Now, the digital me is not only part of my private life – as much as we take on different roles in our daily lives, we take on different online roles. I’ve already given an example from my private life, so onwards to the professional. The reason I’m flying to London today is that I’m attending a conference called Medicine 2.0, according to the organizers “the leading academic conference series for Internet, Social Media, and mobile apps in health”. This is where my field of research is and it’s fascinating! I’m currently working on a project where we are developing national services for patients/citizens to support their interactions with health- and social care and enable them (us!) to follow care processes and activities online. I’m very excited about this work. One key issue though, is ensuring that we work together with people that are not all as enthusiastic as I am to make sure we develop solutions and services that work for everyone. But returning to the reason I’m in London; during the conference I will most likely be live-tweeting. In august, I was part of a team organizing a workshop at another medical informatics conference, Medinfo, and we actually decided to try to engage with a wider public before and during the conference.
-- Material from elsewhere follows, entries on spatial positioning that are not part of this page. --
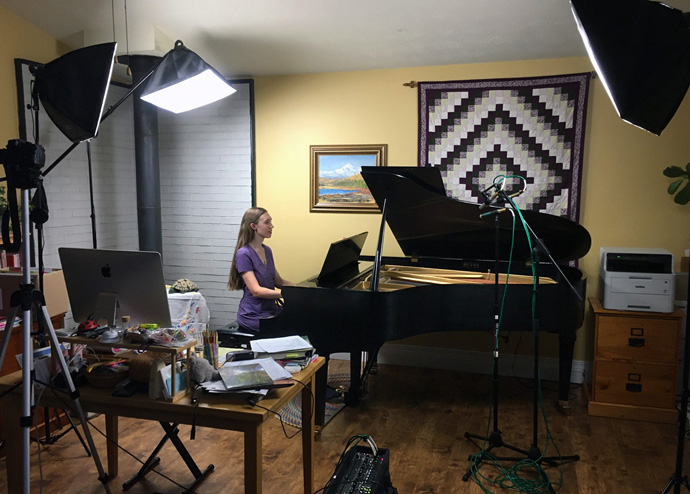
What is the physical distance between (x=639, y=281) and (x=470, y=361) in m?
1.42

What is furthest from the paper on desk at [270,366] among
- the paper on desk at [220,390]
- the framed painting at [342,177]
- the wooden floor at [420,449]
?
the framed painting at [342,177]

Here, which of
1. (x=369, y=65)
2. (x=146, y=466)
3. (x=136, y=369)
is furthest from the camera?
(x=369, y=65)

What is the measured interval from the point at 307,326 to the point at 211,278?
7.20ft

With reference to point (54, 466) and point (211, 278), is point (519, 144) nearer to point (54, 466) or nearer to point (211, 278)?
point (211, 278)

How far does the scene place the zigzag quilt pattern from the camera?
392 centimetres

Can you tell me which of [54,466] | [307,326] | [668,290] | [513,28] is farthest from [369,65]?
[54,466]

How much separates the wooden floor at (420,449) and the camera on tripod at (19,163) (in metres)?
1.52

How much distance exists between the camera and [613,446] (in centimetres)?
307

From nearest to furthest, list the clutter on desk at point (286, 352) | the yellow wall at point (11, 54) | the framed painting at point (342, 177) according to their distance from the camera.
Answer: the clutter on desk at point (286, 352), the yellow wall at point (11, 54), the framed painting at point (342, 177)

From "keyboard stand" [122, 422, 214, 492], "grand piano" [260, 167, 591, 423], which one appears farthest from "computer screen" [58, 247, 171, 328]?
"grand piano" [260, 167, 591, 423]

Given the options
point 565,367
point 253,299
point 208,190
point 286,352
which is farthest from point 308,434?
point 208,190

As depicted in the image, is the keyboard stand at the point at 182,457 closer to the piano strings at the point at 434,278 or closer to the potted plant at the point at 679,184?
the piano strings at the point at 434,278

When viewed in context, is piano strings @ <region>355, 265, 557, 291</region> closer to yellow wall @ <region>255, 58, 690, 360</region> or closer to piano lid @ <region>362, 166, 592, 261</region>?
piano lid @ <region>362, 166, 592, 261</region>

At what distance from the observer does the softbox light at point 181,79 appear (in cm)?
302
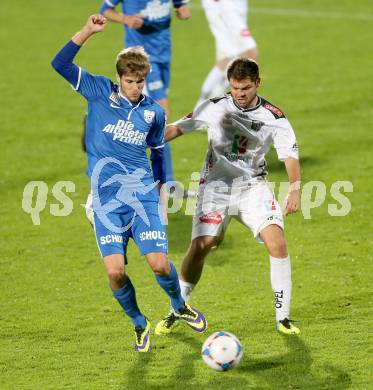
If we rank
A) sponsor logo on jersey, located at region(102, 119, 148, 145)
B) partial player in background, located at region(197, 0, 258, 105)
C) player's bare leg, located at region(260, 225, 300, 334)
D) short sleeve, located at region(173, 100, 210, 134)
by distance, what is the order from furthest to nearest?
partial player in background, located at region(197, 0, 258, 105), short sleeve, located at region(173, 100, 210, 134), player's bare leg, located at region(260, 225, 300, 334), sponsor logo on jersey, located at region(102, 119, 148, 145)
As a first experiment it was a great experience – and I hope to be able to continue doing similar things in the future. Overall, for me using social media in my professional life has been a very important learning experience. So, when I use facebook mostly for private interactions, I use twitter almost exclusively for professional tasks. Although the line between private and professional is often quite blurry for me, so far it works quite well. I especially like twitter as a personal learning tool. It enables me to keep up to date on most of my work, and it’s a lot of fun.
Teaching is of course another big part of my working me, and I try to combine digital and real meetings in my courses there as well. Much as in my personal life, I don’t think that online interactions will necessarily replace f2f meetings, however it enriches and expands the opportunities for learning and connecting with other people far beyond traditional meetings. I teach at the international master program in health informatics at KI, and we use the online learning platform PingPong for communication with students. I publish all materials there, use it to communicate with students and encourage them to use the platform for their group work. I feel however that I’m not quite at the level of usage on online tools in teaching as in other parts of my life. So I hope that the FDOL course will give me the tools to take my “digital teaching me” to the next level.
In summary, the digital me is a very big part of me. It hasn’t always been… I vaguely remember life before email, self-tracking devices, and twitter – but I would never go back. For me, online communication does not compete with f2f communication – instead it adds value and enriches the interactions. So, I hope this post will be inspirational to someone out there a bit uncertain about taking the plunge into the digital world – jump in!